Last Monday night, the Duluth City Council passed a unanimous resolution supporting the pipeline demonstrators. The inflamed rhetoric was not lost on the council. Do any of the councilors even know where Standing Rock is, let alone the complex issues involved? Do they drive cars? Fly in airplanes to somewhere warm in winter? Sleep in a warm bed, in a house heated by fuel oil or natural gas? It takes seven gallons of crude oil to make one car tire. Should we get our oil from the Middle East again? You have to have a pretty short memory not to remember Iraq is not our friend.
Law enforcement has worked to protect everyone. They have been patient and professional. They are on record saying no concussion grenades were used. More than 500 protesters were arrested for breaking the law and over 90 percent of them were from out of state. Many if not most were not Native American. They were environmental activists from other parts of the country.
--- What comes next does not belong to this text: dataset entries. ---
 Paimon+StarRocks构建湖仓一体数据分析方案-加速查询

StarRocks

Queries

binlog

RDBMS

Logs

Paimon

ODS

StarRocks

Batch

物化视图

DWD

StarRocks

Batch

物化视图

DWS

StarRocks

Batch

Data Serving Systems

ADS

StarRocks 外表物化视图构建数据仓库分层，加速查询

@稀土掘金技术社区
In essence, the Duluth City Council turned its collective backs not only on bank employees and law enforcement but also on Enbridge Energy. Almost 20 percent of the crude oil imported to the U.S. comes through Enbridge’s Superior terminal. Enbridge has 400 workers and contract workers in Wisconsin. Many live in Duluth. There are scores of other smaller pipeline companies and contractors from Minnesota invested in and working in the oil fields of western North Dakota.
Pipelines are the safest and most efficient means to transport oil. We have an opportunity to gain energy independence. To date, the Army Corps of Engineers held 389 meetings, conferred with more than 55 tribes, and conducted a 1,261-page environmental assessment before finding the Dakota Access infrastructure project has no significant environmental impact. The pipeline has been challenged twice and twice upheld in federal court.
It’s time to complete the pipeline. Jan. 20 can’t come soon enough.

Marty Mulder moved from Duluth to Watford City, N.D., in 1981 to work in the oil fields of western North Dakota. He and his wife Crystal maintain a home on Pike Lake.